Georgetown University, a Jesuit college located in Washington, D.C., has decided to allow a student group to distribute condoms on campus. This move differs from a previous decision made by Georgetown's sister Jesuit school, Boston College, to stop the promotion of safe sex on campus because it went against the university's religious values.
Georgetown, the oldest and first Jesuit university in the nation, announced that it will not be stopping H*Yas for Choice, an independent student group advocating pro-choice and pro-safe sex, from distributing condoms to students on campus.

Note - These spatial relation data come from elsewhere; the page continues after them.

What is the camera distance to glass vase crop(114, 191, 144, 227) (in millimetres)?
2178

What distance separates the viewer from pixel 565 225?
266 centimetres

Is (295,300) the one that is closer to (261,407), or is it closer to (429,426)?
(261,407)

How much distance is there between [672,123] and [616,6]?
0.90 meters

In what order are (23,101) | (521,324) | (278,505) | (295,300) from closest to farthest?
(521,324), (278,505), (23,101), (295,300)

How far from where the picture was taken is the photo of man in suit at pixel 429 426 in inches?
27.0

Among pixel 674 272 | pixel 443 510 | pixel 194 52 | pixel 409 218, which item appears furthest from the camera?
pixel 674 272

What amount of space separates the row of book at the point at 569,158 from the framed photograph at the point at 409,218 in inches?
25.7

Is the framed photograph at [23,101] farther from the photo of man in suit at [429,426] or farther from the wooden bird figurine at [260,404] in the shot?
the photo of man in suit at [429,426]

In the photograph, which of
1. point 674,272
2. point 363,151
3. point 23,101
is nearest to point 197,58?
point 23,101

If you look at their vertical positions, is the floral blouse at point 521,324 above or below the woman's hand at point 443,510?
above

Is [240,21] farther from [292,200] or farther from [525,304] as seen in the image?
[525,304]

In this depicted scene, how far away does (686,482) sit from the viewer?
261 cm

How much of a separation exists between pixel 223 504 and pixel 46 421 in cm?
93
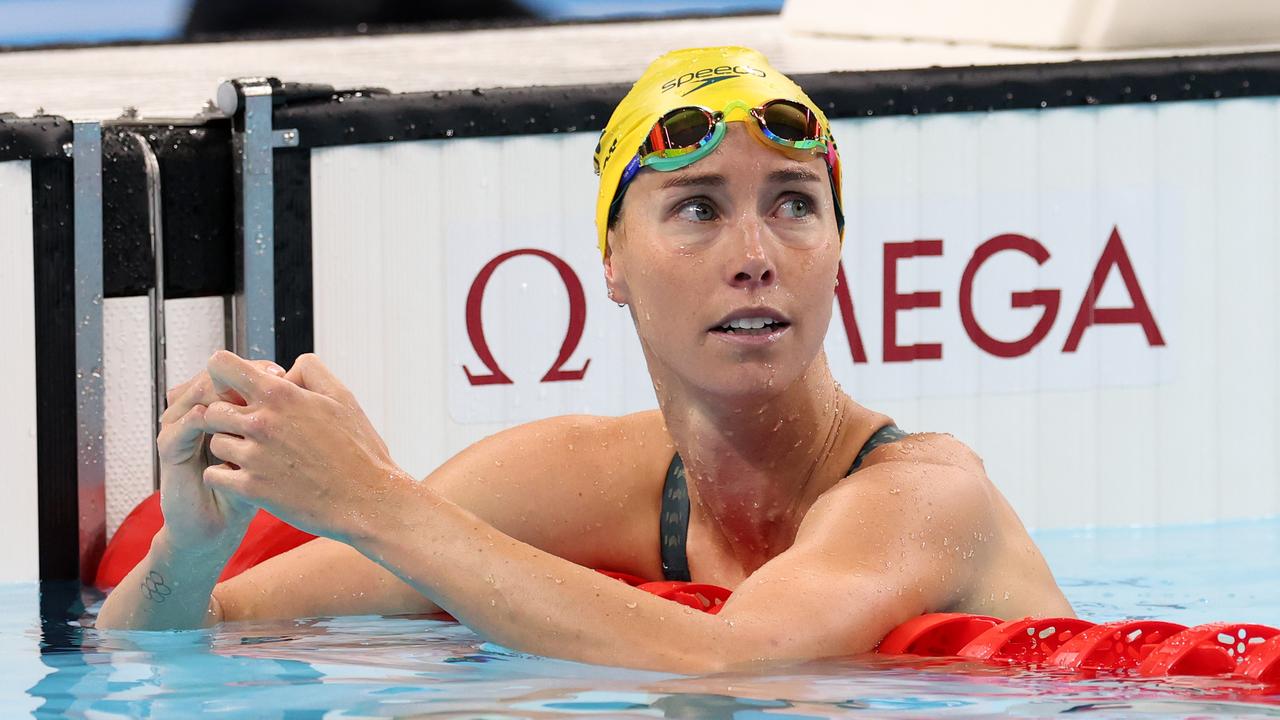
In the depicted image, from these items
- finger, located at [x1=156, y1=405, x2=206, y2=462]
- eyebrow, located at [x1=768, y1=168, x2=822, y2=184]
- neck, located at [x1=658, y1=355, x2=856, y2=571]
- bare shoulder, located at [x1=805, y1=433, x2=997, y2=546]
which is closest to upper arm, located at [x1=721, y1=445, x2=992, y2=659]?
bare shoulder, located at [x1=805, y1=433, x2=997, y2=546]

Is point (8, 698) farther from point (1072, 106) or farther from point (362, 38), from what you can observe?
point (362, 38)

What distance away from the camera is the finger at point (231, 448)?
2.01 m

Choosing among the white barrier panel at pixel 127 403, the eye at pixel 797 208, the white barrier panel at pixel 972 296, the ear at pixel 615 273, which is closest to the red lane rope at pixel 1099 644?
the ear at pixel 615 273

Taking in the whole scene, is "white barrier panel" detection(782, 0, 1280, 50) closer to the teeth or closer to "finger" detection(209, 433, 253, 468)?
the teeth

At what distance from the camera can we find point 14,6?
340 inches

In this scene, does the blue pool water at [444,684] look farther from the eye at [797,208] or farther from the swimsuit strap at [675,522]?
the eye at [797,208]

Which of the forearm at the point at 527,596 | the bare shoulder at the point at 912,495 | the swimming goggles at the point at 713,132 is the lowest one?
the forearm at the point at 527,596

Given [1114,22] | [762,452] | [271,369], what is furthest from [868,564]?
[1114,22]

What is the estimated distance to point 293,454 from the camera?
6.56ft

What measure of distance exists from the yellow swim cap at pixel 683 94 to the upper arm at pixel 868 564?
40cm

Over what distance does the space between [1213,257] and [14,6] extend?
20.5ft

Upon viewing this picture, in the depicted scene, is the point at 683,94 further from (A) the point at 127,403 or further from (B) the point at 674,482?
(A) the point at 127,403

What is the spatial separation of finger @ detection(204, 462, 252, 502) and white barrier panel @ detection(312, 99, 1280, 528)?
1.82m

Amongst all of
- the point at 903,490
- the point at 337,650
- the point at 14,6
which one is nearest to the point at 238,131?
the point at 337,650
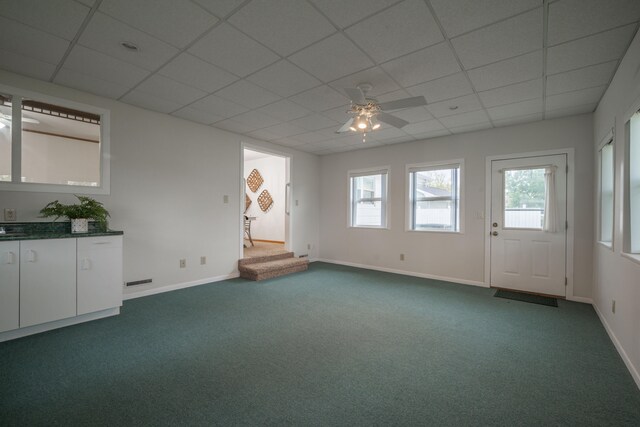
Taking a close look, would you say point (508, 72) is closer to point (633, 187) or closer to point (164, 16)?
point (633, 187)

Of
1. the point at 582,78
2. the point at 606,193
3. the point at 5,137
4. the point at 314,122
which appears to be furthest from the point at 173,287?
the point at 606,193

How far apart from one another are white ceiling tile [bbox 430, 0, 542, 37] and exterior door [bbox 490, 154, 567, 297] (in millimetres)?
3052

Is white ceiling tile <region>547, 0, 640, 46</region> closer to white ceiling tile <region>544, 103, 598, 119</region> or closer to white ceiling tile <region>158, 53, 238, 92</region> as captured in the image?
white ceiling tile <region>544, 103, 598, 119</region>

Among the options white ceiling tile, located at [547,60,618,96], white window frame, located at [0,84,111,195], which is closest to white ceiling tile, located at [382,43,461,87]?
white ceiling tile, located at [547,60,618,96]

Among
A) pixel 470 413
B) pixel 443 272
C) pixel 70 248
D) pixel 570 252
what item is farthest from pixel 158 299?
pixel 570 252

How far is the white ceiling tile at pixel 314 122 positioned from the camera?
4.23 meters

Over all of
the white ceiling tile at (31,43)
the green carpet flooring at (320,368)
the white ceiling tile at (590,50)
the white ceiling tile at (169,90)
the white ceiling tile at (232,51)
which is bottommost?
the green carpet flooring at (320,368)

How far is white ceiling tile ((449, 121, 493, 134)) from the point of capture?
177 inches

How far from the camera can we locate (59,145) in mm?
3484

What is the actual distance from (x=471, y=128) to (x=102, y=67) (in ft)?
16.5

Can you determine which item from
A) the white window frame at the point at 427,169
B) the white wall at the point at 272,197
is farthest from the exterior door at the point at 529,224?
the white wall at the point at 272,197

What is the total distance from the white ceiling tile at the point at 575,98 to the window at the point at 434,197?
157 centimetres

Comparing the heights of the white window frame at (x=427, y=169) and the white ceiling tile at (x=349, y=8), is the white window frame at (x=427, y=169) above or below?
below

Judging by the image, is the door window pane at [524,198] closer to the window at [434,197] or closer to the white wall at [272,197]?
the window at [434,197]
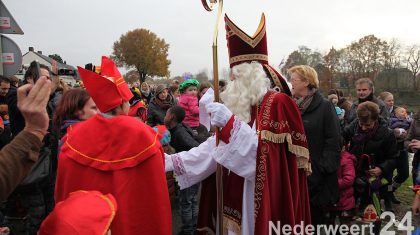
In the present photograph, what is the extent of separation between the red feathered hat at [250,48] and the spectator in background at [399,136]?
3392mm

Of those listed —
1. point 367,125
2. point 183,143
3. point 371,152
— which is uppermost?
point 367,125

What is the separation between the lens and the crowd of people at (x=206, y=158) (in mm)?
1590

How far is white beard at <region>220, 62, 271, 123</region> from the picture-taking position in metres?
3.10

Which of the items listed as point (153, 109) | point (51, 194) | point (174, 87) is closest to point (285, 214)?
point (51, 194)

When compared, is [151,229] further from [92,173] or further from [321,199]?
[321,199]

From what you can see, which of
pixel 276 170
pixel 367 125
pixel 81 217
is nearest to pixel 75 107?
pixel 276 170

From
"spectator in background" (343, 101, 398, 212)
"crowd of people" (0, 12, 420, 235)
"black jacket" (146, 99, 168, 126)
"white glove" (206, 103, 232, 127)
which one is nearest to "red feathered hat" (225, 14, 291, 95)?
"crowd of people" (0, 12, 420, 235)

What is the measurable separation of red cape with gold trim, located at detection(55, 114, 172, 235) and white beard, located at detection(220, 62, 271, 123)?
0.93 meters

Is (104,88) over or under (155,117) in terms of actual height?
over

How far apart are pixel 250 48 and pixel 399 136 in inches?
150

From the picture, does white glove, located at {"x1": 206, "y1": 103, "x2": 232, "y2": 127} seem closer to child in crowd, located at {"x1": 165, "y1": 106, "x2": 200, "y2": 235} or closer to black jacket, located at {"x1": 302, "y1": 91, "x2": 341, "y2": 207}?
black jacket, located at {"x1": 302, "y1": 91, "x2": 341, "y2": 207}

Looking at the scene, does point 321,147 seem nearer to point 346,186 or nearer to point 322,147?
point 322,147

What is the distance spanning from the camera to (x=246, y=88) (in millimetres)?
3133

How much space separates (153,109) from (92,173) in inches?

The student group offers an online form to fellow students seeking to have condoms distributed at their party or event; the students then may either pick up their condoms or have them delivered.
"H*yas for Choice is not an organization with access to university benefits and does not use university resources," Rachel Pugh, director of media relations at Georgetown, said in a statement. "We respect the rights of our students to join outside groups as individuals and believe this activity falls within that context."

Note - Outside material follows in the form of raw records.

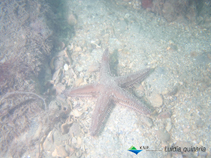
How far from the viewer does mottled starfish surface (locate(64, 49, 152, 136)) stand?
3.51 m

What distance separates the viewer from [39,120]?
159 inches

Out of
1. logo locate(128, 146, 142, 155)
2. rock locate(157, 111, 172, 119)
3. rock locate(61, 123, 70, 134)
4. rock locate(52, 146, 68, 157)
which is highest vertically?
rock locate(157, 111, 172, 119)

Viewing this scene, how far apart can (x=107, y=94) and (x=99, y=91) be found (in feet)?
0.95

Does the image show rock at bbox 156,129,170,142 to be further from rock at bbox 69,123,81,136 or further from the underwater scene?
rock at bbox 69,123,81,136

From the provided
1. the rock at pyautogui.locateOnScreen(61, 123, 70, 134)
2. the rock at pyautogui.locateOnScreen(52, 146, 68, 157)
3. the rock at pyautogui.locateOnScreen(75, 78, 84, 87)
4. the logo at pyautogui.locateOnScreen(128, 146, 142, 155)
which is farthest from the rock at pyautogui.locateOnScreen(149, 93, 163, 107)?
the rock at pyautogui.locateOnScreen(52, 146, 68, 157)

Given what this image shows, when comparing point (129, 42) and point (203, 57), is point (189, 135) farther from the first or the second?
point (129, 42)

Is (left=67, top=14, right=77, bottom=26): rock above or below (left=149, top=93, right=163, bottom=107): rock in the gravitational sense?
above

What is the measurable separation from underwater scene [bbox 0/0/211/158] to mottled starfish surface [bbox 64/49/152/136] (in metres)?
0.03

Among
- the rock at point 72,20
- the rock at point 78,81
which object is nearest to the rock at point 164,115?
the rock at point 78,81

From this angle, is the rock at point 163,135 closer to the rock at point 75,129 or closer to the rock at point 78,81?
the rock at point 75,129

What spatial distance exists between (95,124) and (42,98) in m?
2.03

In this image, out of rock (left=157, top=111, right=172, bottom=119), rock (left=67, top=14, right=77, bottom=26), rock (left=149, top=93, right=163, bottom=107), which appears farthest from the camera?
rock (left=67, top=14, right=77, bottom=26)

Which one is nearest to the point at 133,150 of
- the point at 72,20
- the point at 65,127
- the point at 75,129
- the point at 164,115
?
the point at 164,115

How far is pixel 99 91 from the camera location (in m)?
3.83
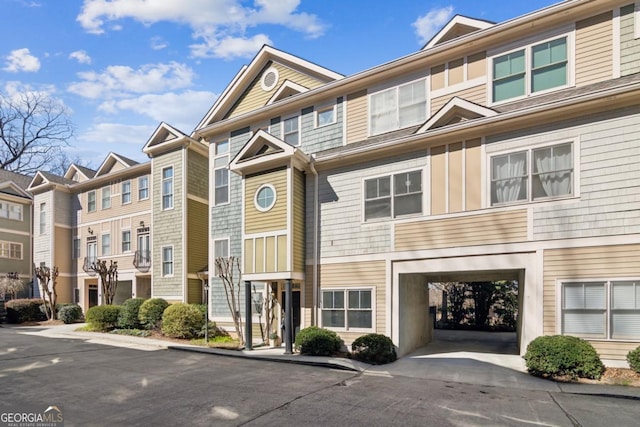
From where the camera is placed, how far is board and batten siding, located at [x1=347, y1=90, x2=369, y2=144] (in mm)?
13578

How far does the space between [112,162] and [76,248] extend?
6.35 metres

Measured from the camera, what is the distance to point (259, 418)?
6301 mm

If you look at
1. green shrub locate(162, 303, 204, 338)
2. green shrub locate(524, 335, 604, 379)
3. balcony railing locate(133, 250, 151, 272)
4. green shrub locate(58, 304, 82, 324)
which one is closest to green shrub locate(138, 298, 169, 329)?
green shrub locate(162, 303, 204, 338)

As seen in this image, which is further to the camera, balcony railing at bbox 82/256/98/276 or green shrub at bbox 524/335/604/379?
balcony railing at bbox 82/256/98/276

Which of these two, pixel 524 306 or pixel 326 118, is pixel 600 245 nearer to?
pixel 524 306

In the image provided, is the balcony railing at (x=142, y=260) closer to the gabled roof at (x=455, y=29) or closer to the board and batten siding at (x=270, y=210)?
the board and batten siding at (x=270, y=210)

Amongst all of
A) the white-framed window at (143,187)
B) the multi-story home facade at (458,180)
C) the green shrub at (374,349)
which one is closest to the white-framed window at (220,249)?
the multi-story home facade at (458,180)

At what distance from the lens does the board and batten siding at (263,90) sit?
1529cm

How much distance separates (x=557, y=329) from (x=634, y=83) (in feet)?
19.3

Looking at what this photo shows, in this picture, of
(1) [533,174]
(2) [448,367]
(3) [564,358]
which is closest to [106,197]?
(2) [448,367]

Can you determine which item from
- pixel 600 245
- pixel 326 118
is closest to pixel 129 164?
pixel 326 118

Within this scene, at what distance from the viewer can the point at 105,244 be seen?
24.2m

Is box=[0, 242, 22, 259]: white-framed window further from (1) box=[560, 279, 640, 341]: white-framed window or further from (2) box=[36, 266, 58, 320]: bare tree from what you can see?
(1) box=[560, 279, 640, 341]: white-framed window

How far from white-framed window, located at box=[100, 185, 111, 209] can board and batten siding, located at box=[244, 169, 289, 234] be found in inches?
572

One student, Andrew Schilling, told the local student newspaper, the Georgetown Voice, that he doesn't think the group's condom distribution has a positive impact on the university's already growing "hook-up culture." "Hoyas do not need more contraception, or a more efficient method of distributing them," Schilling said. "Unfortunately, the proposed plan does nothing to tackle the urgent problems of Georgetown's current hook-up culture, like the high rate of sexual violence committed against women."
Earlier this year, Boston College was faced with a similar dilemma of allowing condoms and "safe sex materials" distributed on campus by the student-run group "Safe Sites." The university ultimately decided to ban the group from distributing condoms in any of its 18 dorm locations on campus.
"The distribution of condoms is not congruent with our values and traditions," Boston College's Dean of Students Paul Chebator and Director of Residence Life George Arey said in an email to students earlier this year.
"We do need to advise you that should we receive any reports that you are, in fact, distributing condoms on campus, the matter would be referred to the student conduct office for disciplinary action by the university," the email continued, adding that the university has a "responsibility to protect the values and traditions of Boston College as a Jesuit, Catholic institution."